Quiconque voudra se familiariser avec Corsicana Lemonade, sans trop chercher à savoir qui se cache derrière White Denim, fera certainement l’erreur suivante : comparer les texans avec leurs célèbres compatriotes de l’Ohio, les Black Keys. Et si elle est vécue comme une découverte, la confrontation s’accompagnera de déclarations à l’emporte-pièce. Du style : « Ça sonne comme les Black Keys », « The Black Keys l’ont déjà fait »… Soit, mais qu’on se le dise : les White Denim ne sont pas les Black Keys.
De loin, White Denim pourrait être considéré comme le cousin putatif des Black Keys. Sauf que James Petralli et sa bande n’ont pas attendu les cartons qu’ont été Brothers, en 2010, et El Camino, l’année d’après, pour se mettre au pop-blues d’aujourd’hui. Attitude que l’on pourrait reprocher, par exemple, au skater boy californien Hanni El Khatib (et à d’autres), qui joue dans la même cour mais pas avec les mêmes billes. Bref, surfer sur le courant d’un blues édulcoré n’a jamais été un plan de carrière viable pour White Denim. Et plutôt que de prendre le train en marche, le trio en est en fait l’un des locomotives. En 2005, sans trop se poser de questions sur ce que serait le rock de demain, le trio se met à l’écriture. Tous sont des vétérans de la scène rock d’Austin. Les mecs se connaissent bien et savent d’ores et déjà où ils iront. L’énergie est centrale, presque punk. Les guitares de James Petralli le sont tout autant. Elles sont d’ailleurs la pièce maîtresse des compos du groupe, à tel point qu’en 2010, le guitariste Austin Jenkins vient gonfler ses rangs. Leur discographie est à l’image du reste : inspirée et dispersée. De Let’s Talk About It, leur premier EP sorti en 2007, à l’actuel Corsicana Lemonade, cinquième du nom, on a parfois un peu de mal à s’y retrouver.

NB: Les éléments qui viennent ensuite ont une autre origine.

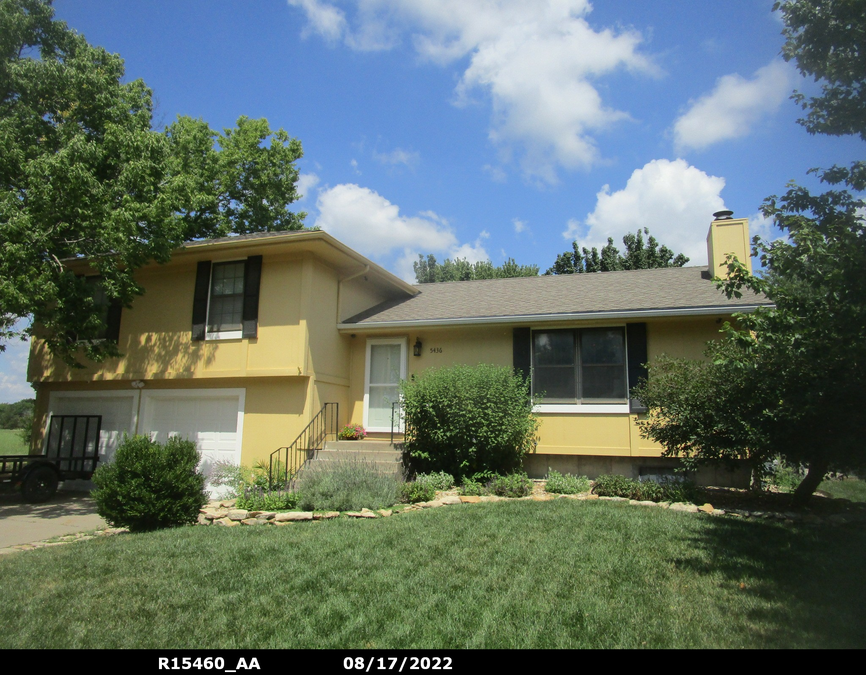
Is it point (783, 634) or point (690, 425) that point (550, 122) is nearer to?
point (690, 425)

Rock à papa, blues-pop donc, arrangements psychédélique des beaux jours (ici encore, Tame Impala n’est pas loin) et même, parfois, prog-rock : White Denim est une sorte de digest contemporain d’un demi-siècle de ROCK. Pourtant, difficile de dégager un véritable hit de ce joyeux bordel. On dénombre un petit paquet de refrains à immédiats, mais aucun contrat pub signé pour venter symboliquement les mérites d’un nouveau moteur hybride. Sans ambitions grand public, ni esprit underground chevillé au corps, White Denim continue son petit bonhomme de chemin. Et si Corsicana Lemonade semble en être le plus fidèle reflet, ce n’est que pour mieux tromper son monde jusqu’au prochain album. Si dans la forme, la griffe des texans reste voisine de celle du duo qu’on connaît, elle n’en est pas moins riche. Bien au contraire. Plus charnu, plus fourni, le rock de White Denim est plein comme un œuf, et l’omelette bave même un peu en dehors de la poêle (le mix de l’album a été fait Jeff Tweedy, de Wilco… ceci explique cela). Et même si « New Blue Feeling » ou « Pretty Green » sonnent comme les meilleurs titres des copains de l’Ohio, personne ne leur jettera l’opprobre. Pour preuve, Corsicana Lemonade notamment, titre éponyme, vient vite secouer la pulpe funk restée en bas et prouve que tous valent mieux que ça.
Ne manque qu’une reconnaissance totale pour parfaire le tableau. Parce que White Denim mérite d’être connu, c’est un fait. Mais les texans ont-ils vraiment besoin que le monde entier danse autour de leur feu blues-pop ? Ne préfèrent-ils pas le rôle de l’amoureux transi, éternel discret vivant dans l’ombre des belles gueules de la recré ? Sûrement. Les texans sont ainsi libres d’aimer, sans s’acquitter de la rançon du succès.